According to business media reports, the new settlement with U.S. dealers could result an average payout of nearly $1.8 million per dealer.  This is to compensate dealers for the financial hardships of lost sales, damaged reputations and declines in dealership value that has been precipitated by the emissions scandal.

VW had previously agreed to pay as much as $15 billion to owners of 2.0-liter diesel powered vehicles in a direct settlement with consumers. Attorneys representing this class of consumers indicate that upwards of 65 percent of U.S. based 2.0-liter diesel engine owners want to take advantage of their settlement. Owners have a choice of selling back their diesel powered vehicle or having it modified by a yet as to be determined emissions repair procedure. Regardless of either choice, affected vehicle owners are entitled to additional compensation that equates to 113 percent of the retail value of their vehicle before the scandal occurred in September 2015. Final approval for the consumer settlement is scheduled for court review next week.

Owners of the larger 3.0-liter vehicles that were impacted by the emissions alternation are still waiting terms of a settlement.

A detailed timeline regarding the proposed buyback and repair program across the U.S. is expected to extend through the end of 2018.  According to reports, a software fix would be made available for third-generation diesels by this month, followed by a combination hardware and software fix for first-generation diesels beginning in January 2017, and a software update for second-generation diesel powered vehicles in February 2017. VW further indicated that it expects to have a hardware fix ready for third-generation diesels by October 2017.

As noted in our previous blog commentaries, VW continues to experience painful lessons regarding its ongoing emissions scandal. A company noted for a somewhat tops-down management style and an engineering-driven culture and among one of the two top global producers will learn some tough lessons as a result of this scandal. Further, the industry as a whole can adsorb some key learning regarding balancing the pressures to introduce market-leading innovative products on a timely basis with organizational tendencies to cover-up potential hardware or software design flaws.

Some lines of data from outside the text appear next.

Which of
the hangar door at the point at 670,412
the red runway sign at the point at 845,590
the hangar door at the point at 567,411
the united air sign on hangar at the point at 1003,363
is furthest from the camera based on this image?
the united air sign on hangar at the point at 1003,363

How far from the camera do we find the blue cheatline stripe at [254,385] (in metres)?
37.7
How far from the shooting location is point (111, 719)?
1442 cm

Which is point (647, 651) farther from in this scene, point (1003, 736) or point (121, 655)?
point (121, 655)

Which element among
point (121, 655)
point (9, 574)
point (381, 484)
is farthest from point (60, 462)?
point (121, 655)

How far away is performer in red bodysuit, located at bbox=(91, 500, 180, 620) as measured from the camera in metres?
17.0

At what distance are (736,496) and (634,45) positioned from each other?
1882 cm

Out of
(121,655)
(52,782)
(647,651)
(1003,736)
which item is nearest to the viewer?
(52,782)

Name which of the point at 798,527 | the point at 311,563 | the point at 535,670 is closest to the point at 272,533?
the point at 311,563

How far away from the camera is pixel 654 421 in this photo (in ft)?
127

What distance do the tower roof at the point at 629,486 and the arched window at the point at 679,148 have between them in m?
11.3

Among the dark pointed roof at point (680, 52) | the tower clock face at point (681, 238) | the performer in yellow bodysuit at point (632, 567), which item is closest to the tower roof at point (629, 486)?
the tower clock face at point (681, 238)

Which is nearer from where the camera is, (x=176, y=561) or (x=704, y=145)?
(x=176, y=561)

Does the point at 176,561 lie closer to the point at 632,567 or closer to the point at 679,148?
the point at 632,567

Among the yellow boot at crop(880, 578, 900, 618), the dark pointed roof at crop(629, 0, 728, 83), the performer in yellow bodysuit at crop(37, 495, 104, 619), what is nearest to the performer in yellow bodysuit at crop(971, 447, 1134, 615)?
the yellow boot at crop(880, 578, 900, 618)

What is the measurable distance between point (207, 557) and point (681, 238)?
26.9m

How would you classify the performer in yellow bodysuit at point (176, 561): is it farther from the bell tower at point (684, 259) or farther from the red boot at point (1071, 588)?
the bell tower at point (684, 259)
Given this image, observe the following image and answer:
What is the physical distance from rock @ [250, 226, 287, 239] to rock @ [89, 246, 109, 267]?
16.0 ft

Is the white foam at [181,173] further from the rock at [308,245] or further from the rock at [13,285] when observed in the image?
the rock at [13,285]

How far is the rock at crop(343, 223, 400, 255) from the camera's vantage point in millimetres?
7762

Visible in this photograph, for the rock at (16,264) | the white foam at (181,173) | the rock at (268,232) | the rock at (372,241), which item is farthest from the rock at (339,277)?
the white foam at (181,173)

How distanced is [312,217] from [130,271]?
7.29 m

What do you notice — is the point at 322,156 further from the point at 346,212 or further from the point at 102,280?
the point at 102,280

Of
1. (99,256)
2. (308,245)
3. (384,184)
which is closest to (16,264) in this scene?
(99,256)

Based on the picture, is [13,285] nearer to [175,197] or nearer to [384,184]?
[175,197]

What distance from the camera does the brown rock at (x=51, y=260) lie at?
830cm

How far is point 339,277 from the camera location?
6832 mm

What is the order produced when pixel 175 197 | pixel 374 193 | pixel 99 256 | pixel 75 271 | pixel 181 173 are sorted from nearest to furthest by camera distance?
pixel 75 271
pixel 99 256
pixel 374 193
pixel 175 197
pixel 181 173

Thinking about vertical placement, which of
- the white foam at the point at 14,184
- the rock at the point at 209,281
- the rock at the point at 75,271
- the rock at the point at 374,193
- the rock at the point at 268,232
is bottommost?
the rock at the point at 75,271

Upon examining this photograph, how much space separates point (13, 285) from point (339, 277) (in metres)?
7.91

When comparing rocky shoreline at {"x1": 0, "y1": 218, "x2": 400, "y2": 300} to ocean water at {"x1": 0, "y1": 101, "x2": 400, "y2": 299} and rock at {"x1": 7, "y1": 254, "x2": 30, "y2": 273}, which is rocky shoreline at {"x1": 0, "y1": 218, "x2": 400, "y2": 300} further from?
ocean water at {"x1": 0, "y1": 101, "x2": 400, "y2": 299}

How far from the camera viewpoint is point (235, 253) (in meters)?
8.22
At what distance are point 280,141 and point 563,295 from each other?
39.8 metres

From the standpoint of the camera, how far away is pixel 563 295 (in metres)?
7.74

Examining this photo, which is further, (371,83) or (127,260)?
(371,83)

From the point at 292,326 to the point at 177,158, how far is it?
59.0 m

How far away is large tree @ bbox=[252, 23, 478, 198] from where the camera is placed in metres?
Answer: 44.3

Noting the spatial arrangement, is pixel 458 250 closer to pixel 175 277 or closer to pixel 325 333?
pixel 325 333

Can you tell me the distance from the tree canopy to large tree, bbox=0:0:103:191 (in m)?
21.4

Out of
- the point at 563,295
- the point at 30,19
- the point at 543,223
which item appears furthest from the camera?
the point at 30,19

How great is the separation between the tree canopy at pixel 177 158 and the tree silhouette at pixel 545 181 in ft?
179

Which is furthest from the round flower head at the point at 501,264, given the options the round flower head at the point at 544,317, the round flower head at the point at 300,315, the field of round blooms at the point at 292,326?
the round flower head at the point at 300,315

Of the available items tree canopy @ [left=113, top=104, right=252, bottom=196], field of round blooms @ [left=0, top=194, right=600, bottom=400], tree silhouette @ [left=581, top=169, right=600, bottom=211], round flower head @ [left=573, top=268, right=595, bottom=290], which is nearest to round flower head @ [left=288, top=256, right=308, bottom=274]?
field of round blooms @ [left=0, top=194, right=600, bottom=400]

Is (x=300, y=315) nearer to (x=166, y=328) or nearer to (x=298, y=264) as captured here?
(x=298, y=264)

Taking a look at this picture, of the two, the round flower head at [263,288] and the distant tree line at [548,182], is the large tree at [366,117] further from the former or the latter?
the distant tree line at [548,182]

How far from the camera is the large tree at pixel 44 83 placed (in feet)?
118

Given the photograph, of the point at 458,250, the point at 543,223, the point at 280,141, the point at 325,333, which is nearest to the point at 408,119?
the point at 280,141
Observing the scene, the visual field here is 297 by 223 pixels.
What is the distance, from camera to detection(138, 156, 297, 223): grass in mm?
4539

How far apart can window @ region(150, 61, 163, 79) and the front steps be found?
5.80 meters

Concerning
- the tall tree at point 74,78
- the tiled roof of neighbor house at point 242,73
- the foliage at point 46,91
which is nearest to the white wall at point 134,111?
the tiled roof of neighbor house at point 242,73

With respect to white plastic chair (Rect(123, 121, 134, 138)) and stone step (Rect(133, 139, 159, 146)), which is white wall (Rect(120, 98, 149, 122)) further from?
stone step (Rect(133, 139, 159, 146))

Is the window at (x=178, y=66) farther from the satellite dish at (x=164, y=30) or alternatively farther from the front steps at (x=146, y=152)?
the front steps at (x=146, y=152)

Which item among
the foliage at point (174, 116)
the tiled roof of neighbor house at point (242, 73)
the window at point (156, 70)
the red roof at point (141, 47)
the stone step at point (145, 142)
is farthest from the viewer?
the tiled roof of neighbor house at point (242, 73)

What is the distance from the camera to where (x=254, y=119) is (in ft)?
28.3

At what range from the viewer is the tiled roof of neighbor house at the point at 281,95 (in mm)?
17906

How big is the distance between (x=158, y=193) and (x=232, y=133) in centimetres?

The most important when all the dust settles, will be more sensitivity to customer, market and dealer network needs along with implications of being afoul to governmental emission standards.

Over a year ago we noted that the forthcoming weeks and months promise to provide Volkswagen with a leadership and response crisis with significant product development, product and service focused supply chain implications. Such challenges will continue to unfold for years to come, and represent critical learning for multi-industry supply chain and product management teams.